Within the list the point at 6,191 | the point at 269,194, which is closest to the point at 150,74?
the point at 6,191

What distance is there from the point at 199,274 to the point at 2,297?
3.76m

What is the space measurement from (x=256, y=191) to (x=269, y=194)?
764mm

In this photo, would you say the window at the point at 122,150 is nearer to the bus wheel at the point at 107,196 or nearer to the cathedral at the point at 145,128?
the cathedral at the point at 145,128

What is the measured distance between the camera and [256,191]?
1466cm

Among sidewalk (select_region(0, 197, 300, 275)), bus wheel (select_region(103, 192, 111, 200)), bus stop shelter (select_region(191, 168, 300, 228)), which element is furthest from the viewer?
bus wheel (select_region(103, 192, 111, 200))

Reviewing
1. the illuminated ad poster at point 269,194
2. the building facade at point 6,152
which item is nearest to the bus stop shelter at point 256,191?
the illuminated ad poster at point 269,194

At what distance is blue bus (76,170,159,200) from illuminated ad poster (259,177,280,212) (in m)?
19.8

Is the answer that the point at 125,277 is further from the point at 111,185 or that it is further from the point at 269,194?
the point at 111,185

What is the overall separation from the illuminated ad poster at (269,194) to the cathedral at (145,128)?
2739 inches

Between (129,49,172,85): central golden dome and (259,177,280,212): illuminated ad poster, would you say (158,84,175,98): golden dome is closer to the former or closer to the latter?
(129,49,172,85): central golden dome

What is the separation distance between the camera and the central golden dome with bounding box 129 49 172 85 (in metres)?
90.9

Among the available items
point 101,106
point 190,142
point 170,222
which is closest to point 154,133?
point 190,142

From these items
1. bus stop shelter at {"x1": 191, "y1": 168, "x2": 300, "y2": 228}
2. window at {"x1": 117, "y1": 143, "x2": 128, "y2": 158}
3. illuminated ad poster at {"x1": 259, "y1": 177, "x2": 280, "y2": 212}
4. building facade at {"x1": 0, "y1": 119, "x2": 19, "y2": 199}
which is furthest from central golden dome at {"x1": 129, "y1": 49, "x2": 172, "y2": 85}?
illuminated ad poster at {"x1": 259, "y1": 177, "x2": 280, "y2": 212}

-=-=-

> Given task:
Write all of the records out again exactly.

> Response:
Within the list the point at 6,191 | the point at 269,194, which is closest to the point at 150,74?
the point at 6,191

What distance is there from the point at 199,274 to the point at 2,297?
3.76m

What is the space measurement from (x=256, y=191) to (x=269, y=194)?
764mm

In this photo, would you say the window at the point at 122,150 is nearer to the bus wheel at the point at 107,196 or nearer to the cathedral at the point at 145,128?
the cathedral at the point at 145,128

What is the measured distance between the camera and [256,191]?
1466cm

Among sidewalk (select_region(0, 197, 300, 275)), bus wheel (select_region(103, 192, 111, 200)), bus stop shelter (select_region(191, 168, 300, 228)), which element is furthest from the viewer?
bus wheel (select_region(103, 192, 111, 200))

Reviewing
1. the illuminated ad poster at point 269,194
2. the building facade at point 6,152
which item is nearest to the bus stop shelter at point 256,191?
the illuminated ad poster at point 269,194

At what distance is blue bus (76,170,159,200) from illuminated ad poster (259,177,280,212) (in m)?
19.8

Is the answer that the point at 125,277 is further from the point at 111,185 or that it is further from the point at 269,194?
the point at 111,185

What is the overall separation from the illuminated ad poster at (269,194) to the cathedral at (145,128)?
2739 inches

Between (129,49,172,85): central golden dome and (259,177,280,212): illuminated ad poster, would you say (158,84,175,98): golden dome is closer to the former or closer to the latter?
(129,49,172,85): central golden dome

What is the separation distance between the camera and the central golden dome with bounding box 129 49 172 85 (in metres)?
90.9

Among the available items
point 101,106
point 190,142
point 170,222
which is closest to point 154,133?
point 190,142

From these items
1. bus stop shelter at {"x1": 191, "y1": 168, "x2": 300, "y2": 228}
2. window at {"x1": 117, "y1": 143, "x2": 128, "y2": 158}
3. illuminated ad poster at {"x1": 259, "y1": 177, "x2": 280, "y2": 212}
4. building facade at {"x1": 0, "y1": 119, "x2": 19, "y2": 199}
which is furthest from central golden dome at {"x1": 129, "y1": 49, "x2": 172, "y2": 85}?
illuminated ad poster at {"x1": 259, "y1": 177, "x2": 280, "y2": 212}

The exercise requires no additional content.